** Extract follows **

Garden tools 101: Building a Basic Tool Box

February is a great time to purchase any additional tools you may need for the upcoming garden season. If you're feeling fancy, we love this list

If you're looking to build your first garden tool box, we recommend these basics for the beginner. Its not exactly your parent's toolshed, but these tools will tackle the most basic and smaller-scale jobs suited for a novice gardener. You can always look for cheaper options, but be prepared for these to need replacing within a season or two.

1. Start with gloves
   Its great to connect with the earth and feel the dirt between your fingers, but protecting your hands won't only keep them clean but also safe from thorns, irritants and bugs. You'll be a lot more confident and thorough in your work, especially reaching into piles of wet leaves and loosening root balls, if you can't feel the sometimes slimy textures of the garden directly on your skin. We love these gloves because they are fairly priced and allow for a lot more fine-tuned movement than other bulkier gloves. They even work on your touch screen phones! Check the size and be sure to have extras around.

2. Sharp, sturdy hand pruners
   We usually use florist pruners for annuals, grasses and perennials. They are easy to handle, inexpensive and easy to pick up at just about any hardware store. For thicker, woody stems a good pair of Felcos will aways do the trick and with replaceable parts your investment could last a lifetime.

** End of Extract **
** Supplied data follows **

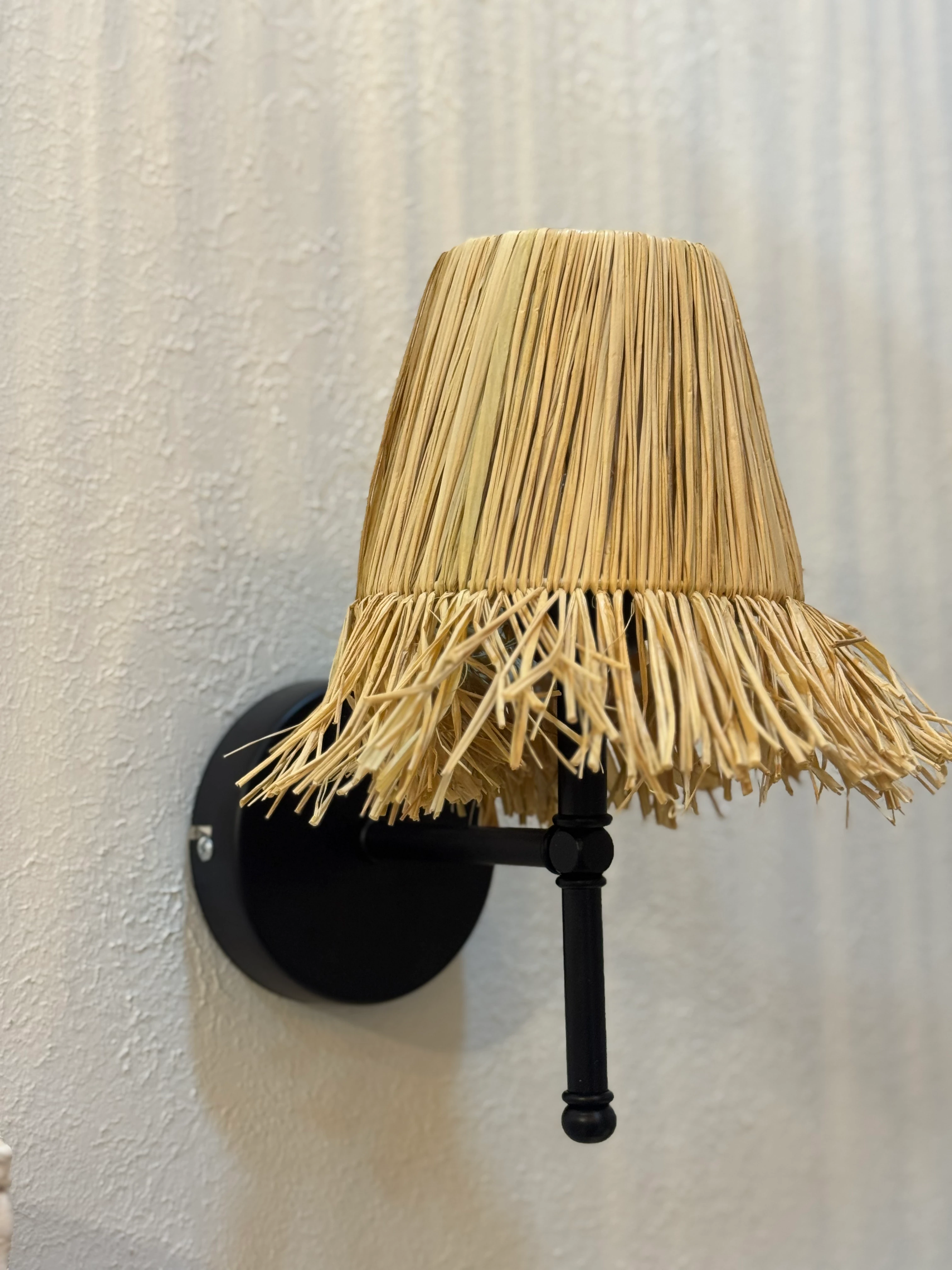 Rafya Saçaklı Bohem Hasır Kablolu Duvar Aydınlatması Aplik - Alt Siyah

** End of Supplied data **

» Task instructions
A. From the garden tool guide, list every kind of plant that the florist pruners are said to be used for.
B. Echo a passage from the garden tool guide, beginning at the words "2. Sharp, sturdy" and stopping after "last a lifetime.".

» Exercise solutions
A.
- annuals
- grasses
- perennials

B.
2. Sharp, sturdy hand pruners
   We usually use florist pruners for annuals, grasses and perennials. They are easy to handle, inexpensive and easy to pick up at just about any hardware store. For thicker, woody stems a good pair of Felcos will aways do the trick and with replaceable parts your investment could last a lifetime.